Will it happen? Not likely, of course. And Mayer drops us back into depression as he explains why to close the book. “. . . because so many of our judges, lawyers, and political leaders are not just content but proud of the (charitably) second-rate judicial system we have today. In the long view, the true importance of the problem-solving court may turn out to be its more or less inadvertent demonstration that our justice system has been moving in the wrong directions. What the country—any country—needs is courts on the lower level that are acutely conscious of the practical impact of their decisions—in short, of something that might be called justice—and courts on the higher appellate level that start their deliberations with trust in history and the accumulated wisdom of precedent. . . . Instead, we have trial courts supposedly tightly bound by law from the past, held to that law by the advocacy of the lawyers in the courtroom, staffed by judges who come into their jobs with practical experience as lawyers but without noticeable training and sometimes without much aptitude for the work.”

- [Supplied data]
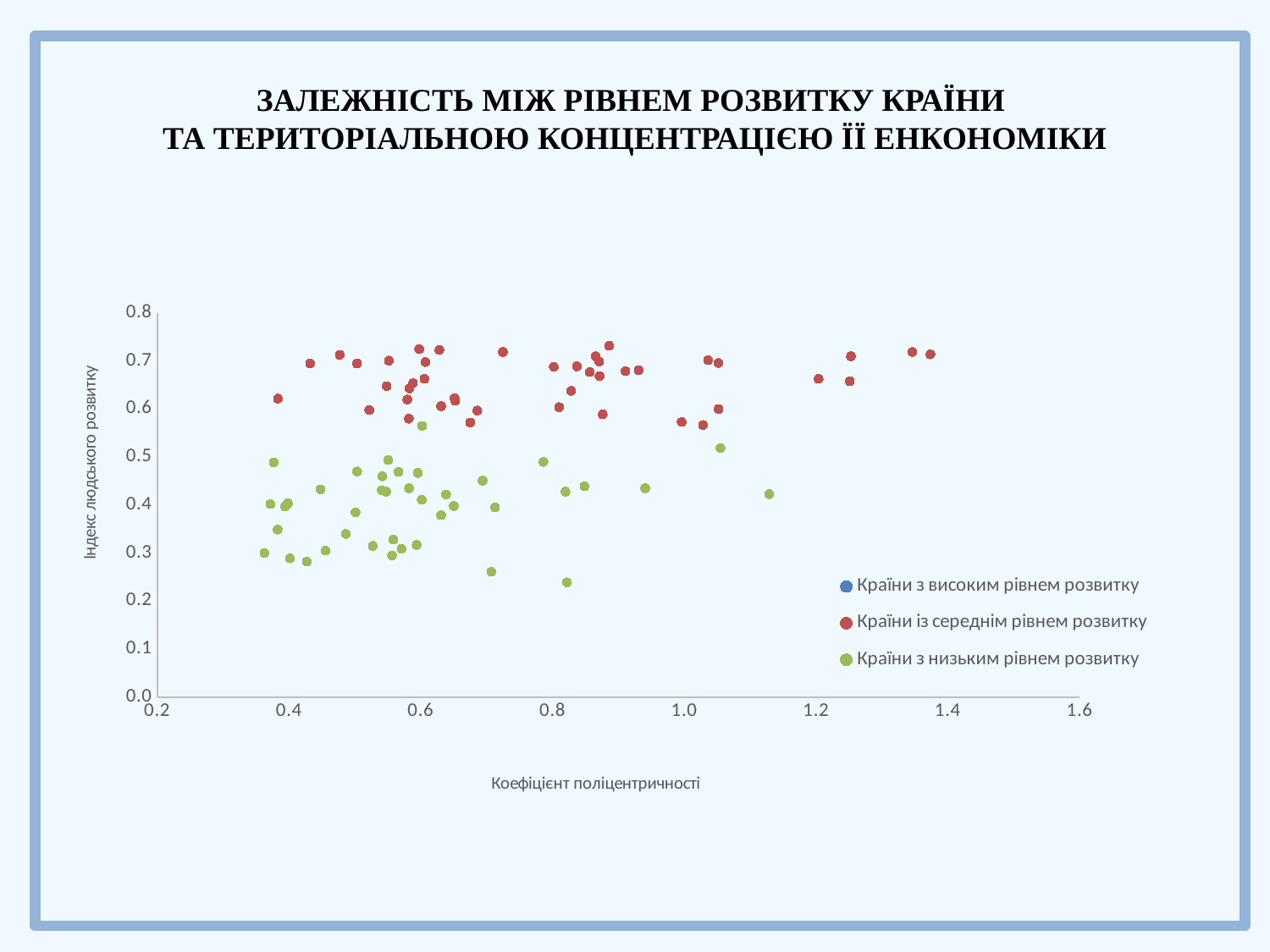
What is the label of the horizontal axis? Коефіцієнт поліцентричності What kind of chart is shown on the slide? Scatter chart How many series does the legend list? 3 Are the points for 'Країни із середнім рівнем розвитку' generally greater or less than 0.5 on the vertical axis? greater What is the title of the chart? ЗАЛЕЖНІСТЬ МІЖ РІВНЕМ РОЗВИТКУ КРАЇНИ ТА ТЕРИТОРІАЛЬНОЮ КОНЦЕНТРАЦІЄЮ ЇЇ ЕНКОНОМІКИ Which series is plotted with red markers? Країни із середнім рівнем розвитку Which series has the higher values on the vertical axis, 'Країни із середнім рівнем розвитку' or 'Країни з низьким рівнем розвитку'? Країни із середнім рівнем розвитку Are the points for 'Країни з низьким рівнем розвитку' generally greater or less than 0.6 on the vertical axis? less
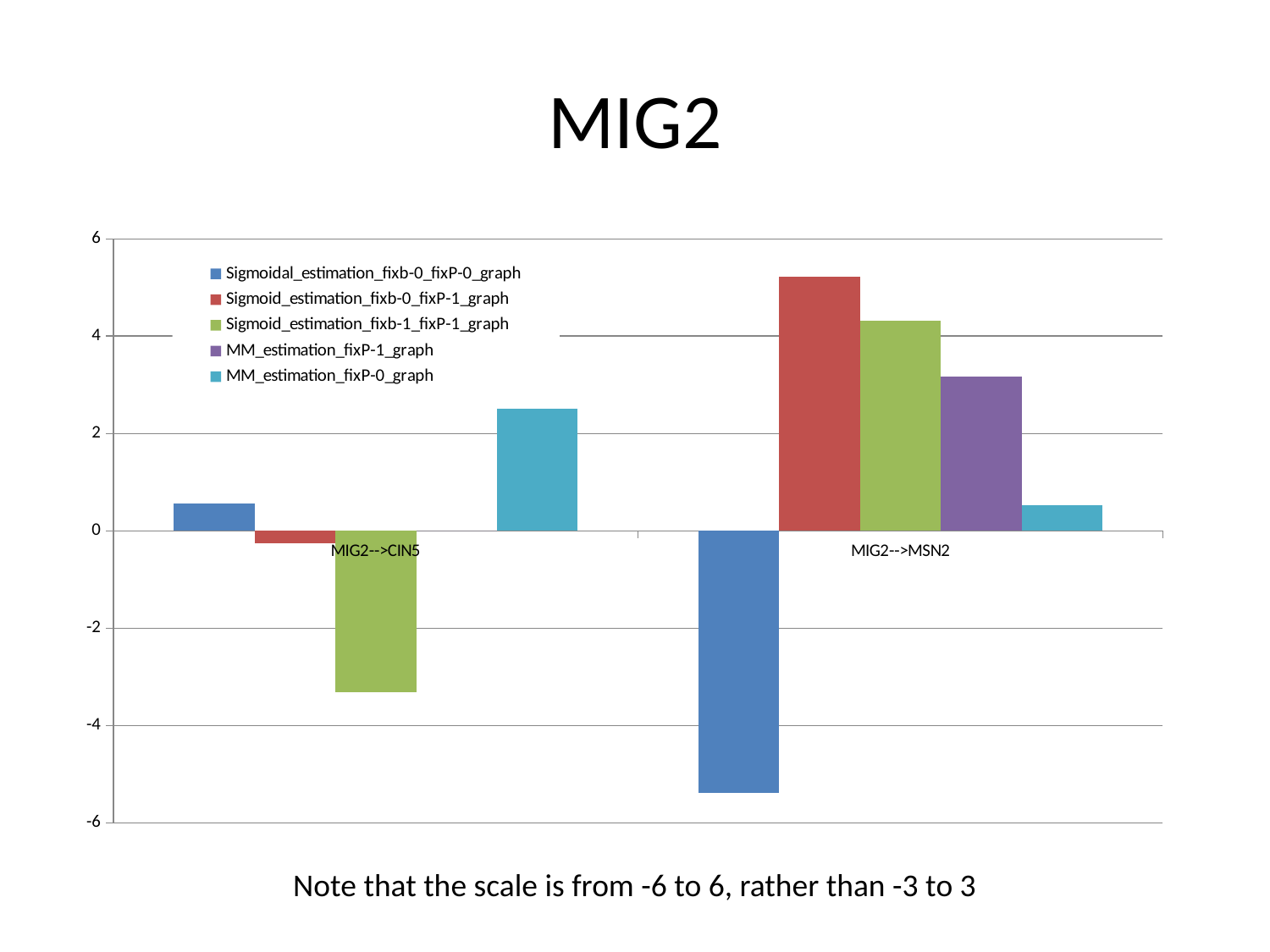
Is the value for Sigmoidal_estimation_fixb-0_fixP-0_graph at MIG2-->MSN2 greater or less than -4? less Is the value for Sigmoid_estimation_fixb-0_fixP-1_graph at MIG2-->MSN2 greater or less than 4? greater What is the title of the slide? MIG2 How many series does the legend list? 5 Which series has the highest value at MIG2-->MSN2? Sigmoid_estimation_fixb-0_fixP-1_graph Which series has the lowest value at MIG2-->CIN5? Sigmoid_estimation_fixb-1_fixP-1_graph Is the value for MM_estimation_fixP-0_graph at MIG2-->CIN5 greater or less than 2? greater What kind of chart is shown on the slide? bar chart Which series is shown in red in the legend? Sigmoid_estimation_fixb-0_fixP-1_graph At MIG2-->MSN2, which is larger: the value for Sigmoid_estimation_fixb-1_fixP-1_graph or the value for MM_estimation_fixP-1_graph? Sigmoid_estimation_fixb-1_fixP-1_graph How many categories are shown on the x axis? 2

- [Assignment 1] In the passage on Mayer's view of the justice system, which groups does Mayer say are proud of today's judicial system? List every one.
- [Assignment 2] Pick up the passage on Mayer's critique of the American court system where it stops, and carry it on with a few more sentences.

- [Response 1] judges, lawyers, political leaders

- [Response 2]
Then the kicker: “Historically, the law and the role of law in governance have been subjects that commanded the best minds in the nation. We don’t have that quality of discourse now, perhaps because the best minds have been sidetracked into intellectually trivial stuff by the enormous rewards in the market for both corporate and tort lawyers. But the most important subjects tend over time to draw the attentions of the best people, and the defects in our judicial system have become damaging enough to qualify.”
That should be enough to get the “sentencing” half of folks in corrections sentencing drawn in, shouldn’t it?